Показательным также является и то, что в современной психологии и культурологии также появились направления, которые утверждают, что этнические характеристики в значительной части своей являются врожденными особенностями человека. Так, еще в первой половине ХХ века американский психолог Кларк Висслер сформулировал понятие о «врожденной культурной экипировки». Известный российский ученый Светлана Лурье в книге «Метаморфозы традиционного сознания» [33] так пишет о взглядах Висслера: «Висслер начинает разделять универсальные культурные модели и конкретное историческое содержание, с которым эти универсальные модели сопрягались. Универсальные культурные модели человека включают речь, материальные черты (жилище, одежду, орудия труда и т. п.), искусство, мифологию, научное познание, религиозную практику, семейную и социальные системы, систему управления, собственность, войну и т. п.
Внутри пределов культурных моделей существует, однако, пространство для бесконечных вариаций. Исторически приобретенные вариации содержания отличают одну культуру от другой. Источником происхождения культурных моделей является культурная экипировка человека, которая предает культурно-специфическую форму его инстинктами и побуждениями и провоцирует человека включаться в культурный процесс и участвовать в культуре, в которой он родился. Как полагает Висслер, человек строит культуру, потому что он не может избежать этого; в его протоплазме существуют побуждения, которые ведут его к этому даже вопреки его воле. Из этого следует, что если в какое-либо время преемственность культуры будет нарушена, человеческая группа начнет конструировать ее заново на основании старых моделей. Культура не является «объективным конструктом», чье существование независимо от человека; она зависит от врожденной экипировки человека и биологической наследственности. Подход, который закрывает глаза на биологические основание культуры и особенно на рефлективный ответ, — с точки зрения Висслера, — неадекватен.» Говоря о позднейшем развитии идей Висслера, С. Лурье пишет: «Эти идеи получили широкое развитие в культурной психологии, прежде всего у Майкла Коула, одного из ведущих ее современных представителей, и быстро проникли в психологическую антропологию. Толчок к развитию этих идей дала лингвистическая концепция Наума Хомского о врожденности языковых парадигм.
Эта концепция Висслера-Коула представляет несомненную важность для современной этнопсихологии. Важным для этнопсихологии представляется также положение, что если по какой-либо причине преемственность культуры будет нарушена, человеческая группа начнет конструировать ее заново на основании старых моделей.»
Как видно, в современной науке четко прослеживается стремление связать базовые этнические характеристики сообщества с процессом их наследственной передачи. Однако при этом не рассматривается и даже не ставится вопрос о механизме наследственного хранения этнических характеристик. Как уже говорилось выше, эти характеристики не являются такими же устойчивыми, как, например, расовые признаки, и формируются они за время жизни этноса, т. е. за период, продолжительность которого явно недостаточна для включения генетической памяти. И опять возникает вопрос: где во время жизни этноса хранятся базовые этнические характеристики, где физически расположено это хранилище, ответственное как за стабильность, так и за изменчивость этнических характеристик? Гипотеза супермозга дает четкий ответ на эти вопросы.

Исходные данные
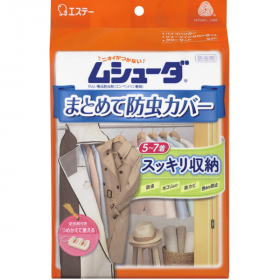 「ムシューダ　まとめて防虫カバー（エステー株式会社）」の商品画像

Проверьте понимание
[A] Выпишите из текста об этнических характеристиках фрагмент от «Показательным также является» до «войну и т. п.» включительно.
[B] Пожалуйста, допишите текст об этнических характеристиках, начав сразу после его последнего предложения.

Ответы по заданиям
[A]
Показательным также является и то, что в современной психологии и культурологии также появились направления, которые утверждают, что этнические характеристики в значительной части своей являются врожденными особенностями человека. Так, еще в первой половине ХХ века американский психолог Кларк Висслер сформулировал понятие о «врожденной культурной экипировки». Известный российский ученый Светлана Лурье в книге «Метаморфозы традиционного сознания» [33] так пишет о взглядах Висслера: «Висслер начинает разделять универсальные культурные модели и конкретное историческое содержание, с которым эти универсальные модели сопрягались. Универсальные культурные модели человека включают речь, материальные черты (жилище, одежду, орудия труда и т. п.), искусство, мифологию, научное познание, религиозную практику, семейную и социальные системы, систему управления, собственность, войну и т. п.

[B]
Хранилищем архетипов или базовых этнических характеристик является то, что, по терминологии К. Юнга, называется «коллективное бессознательное». Выше говорилось, что хранилищем «коллективного бессознательного» является супермозг, и именно в структурах супермозга хранятся те базовые культурные и поведенческие характеристики, которые отличают один этнос от другого. Собственные сегменты членов популяции получают наборы поведенческих особенностей от супермозга, и они хранятся в «личном подсознательном», «не достигающем пороговой отметки сознания»[27]. Воспитание и обучение только инициируют, выводят из подсознания эти особенности. При этом понятно, что инициализация имеющихся архетипов занимает значительно меньшее время и требует заметно меньших усилий, чем внедрение этих архетипов воспитанием и обучением. В этом случае обеднения набора архетипов не происходит, так как копии архетипов хранятся в памяти супермозга и могут инициироваться в любом поколении. Видно, что при использовании гипотезы супермозга процесс накопления этнических особенностей, их хранения и распространения теряет черты загадочности и укладывается в достаточно простую и физически обоснованную схему.
Демография.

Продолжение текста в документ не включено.